If the reader is looking for a guide to pastoral practice he had better turn elsewhere. Here is a basic Pastoral Theology—a study of God and his revelation set within a pastoral framework. It establishes firm principles from which pastoral practice may be deduced.

Wisely—and unusually—it begins with the Ministry of God, a theme repeatedly found in the OT but rarely discussed in pastoral theology. Sadly the promise of this early section is not developed further later on in the work on the NT. Issues such as his Fatherhood, grace and redemption are missing and in that major sense the work is lacking. However, there is so much else that will help the reader to understand the nature of a biblical view of pastoring. Tidball makes the point (p. 50) from Isaiah that ‘The basic problem was simply that they had a wrong conception of God’—which, after all, is fundamental to pastoral work. As such it really needs following through into the NT survey.

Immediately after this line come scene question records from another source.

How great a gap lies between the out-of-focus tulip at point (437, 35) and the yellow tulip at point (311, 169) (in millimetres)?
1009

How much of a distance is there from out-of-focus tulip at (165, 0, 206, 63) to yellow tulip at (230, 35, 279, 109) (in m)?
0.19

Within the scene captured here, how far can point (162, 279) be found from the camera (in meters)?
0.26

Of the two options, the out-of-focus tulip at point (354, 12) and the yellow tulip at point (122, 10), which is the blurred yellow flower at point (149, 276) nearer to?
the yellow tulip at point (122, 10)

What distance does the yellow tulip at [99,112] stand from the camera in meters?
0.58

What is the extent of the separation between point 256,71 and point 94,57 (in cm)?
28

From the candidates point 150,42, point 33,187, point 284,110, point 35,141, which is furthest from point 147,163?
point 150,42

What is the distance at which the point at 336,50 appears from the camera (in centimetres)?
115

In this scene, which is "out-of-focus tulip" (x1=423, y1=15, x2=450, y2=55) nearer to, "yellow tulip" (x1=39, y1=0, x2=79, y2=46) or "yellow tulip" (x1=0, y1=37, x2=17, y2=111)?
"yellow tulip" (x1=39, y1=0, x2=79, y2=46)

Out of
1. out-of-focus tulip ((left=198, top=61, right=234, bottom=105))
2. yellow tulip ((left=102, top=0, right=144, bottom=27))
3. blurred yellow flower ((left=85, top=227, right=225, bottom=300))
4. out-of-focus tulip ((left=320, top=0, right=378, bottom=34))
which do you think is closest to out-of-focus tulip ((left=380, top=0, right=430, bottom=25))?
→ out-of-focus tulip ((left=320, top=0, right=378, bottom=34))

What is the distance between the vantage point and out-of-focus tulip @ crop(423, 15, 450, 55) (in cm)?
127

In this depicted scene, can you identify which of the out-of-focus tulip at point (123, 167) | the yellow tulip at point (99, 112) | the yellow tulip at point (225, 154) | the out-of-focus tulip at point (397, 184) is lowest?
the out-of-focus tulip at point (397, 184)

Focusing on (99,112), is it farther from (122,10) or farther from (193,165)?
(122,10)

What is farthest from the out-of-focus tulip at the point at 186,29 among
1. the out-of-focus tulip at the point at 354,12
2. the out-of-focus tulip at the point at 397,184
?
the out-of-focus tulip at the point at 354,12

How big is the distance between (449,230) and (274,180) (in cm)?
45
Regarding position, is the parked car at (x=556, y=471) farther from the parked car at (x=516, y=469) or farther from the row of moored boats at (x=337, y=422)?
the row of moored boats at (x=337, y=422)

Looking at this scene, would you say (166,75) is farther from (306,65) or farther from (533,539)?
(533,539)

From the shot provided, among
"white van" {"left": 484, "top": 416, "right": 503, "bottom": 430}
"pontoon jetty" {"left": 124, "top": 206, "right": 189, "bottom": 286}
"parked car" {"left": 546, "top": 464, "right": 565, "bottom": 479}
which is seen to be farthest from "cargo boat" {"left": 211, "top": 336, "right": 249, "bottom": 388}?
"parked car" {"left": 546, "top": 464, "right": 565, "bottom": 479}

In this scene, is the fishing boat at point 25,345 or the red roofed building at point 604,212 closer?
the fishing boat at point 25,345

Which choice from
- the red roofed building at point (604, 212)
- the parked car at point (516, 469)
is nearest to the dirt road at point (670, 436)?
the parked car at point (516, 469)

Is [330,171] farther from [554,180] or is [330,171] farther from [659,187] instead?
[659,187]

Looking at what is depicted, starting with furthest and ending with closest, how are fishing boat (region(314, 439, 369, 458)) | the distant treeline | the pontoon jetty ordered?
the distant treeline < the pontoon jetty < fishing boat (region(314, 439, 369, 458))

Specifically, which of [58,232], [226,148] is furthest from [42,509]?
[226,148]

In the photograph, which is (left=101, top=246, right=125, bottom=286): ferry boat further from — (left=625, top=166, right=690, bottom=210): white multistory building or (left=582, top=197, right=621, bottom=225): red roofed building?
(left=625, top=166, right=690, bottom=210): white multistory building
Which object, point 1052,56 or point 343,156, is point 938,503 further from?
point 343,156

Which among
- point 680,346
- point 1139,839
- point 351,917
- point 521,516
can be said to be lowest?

Tidball sets a good example of biblical understanding by the way he treats each section of Scripture. The reader will benefit greatly from his main thesis but will also learn something of how to handle Scripture faithfully using the critical apparatus at his disposal without falling into the trap of unhealthy and negative academic attitudes.

The historical survey (chs. 7–11) is as scholarly as the biblical, though I regret the paucity of material and discussion in the chapters on the early church and the Middle Ages—32 pages on 1,200 years seems unbalanced when there are 68 on 400 years; however, that is not untypical of our evangelical ‘school’.

The clear summaries of the influential—Luther, Bucer, Calvin and Baxter—are so very helpful and stimulating. That on Schleiermacher is both commentary and cautionary and is very valuable for that.

The contemporary issues raised by psychology are not ignored though perhaps they deserve more attention particularly in the light of the Adams’ emphasis and the increasing influence of Hurding’s ‘Roots and Shoots’.

The five contemporary issues are pertinent—Belief, Forgiveness, Suffering, Unity and Ministry—and reflect a developing stream of thought. The clear emphasis on ‘forgiveness’ and the exposition of this is very commendable—the subject needs greater emphasis in evangelical pastoring today and is one of those fundamental issues comparatively ignored in theological writing this century. However, in all the five chapters there seems a marked absence of biblical thinking in terms of conviction and conclusion. Contemporary comprehensiveness along with a mature desire for understanding. seems to have taken the edge off convinced biblical pastoral theology. In particular, the chapter on Ministry lacks commitment—it may ‘satisfy’ all sides but will not do more.

The summaries or conclusions at the end of some chapters are good—so good, in fact, that where they are omitted they are greatly missed (chs. 5, 6, 8 and 11). The writer is to be commended for his wide-ranging bibliography. That in itself is a remarkable resource and provides material for further thought and constructive study.

This book deserves reading. It would be a valuable ‘set book’ for second/third year theological students.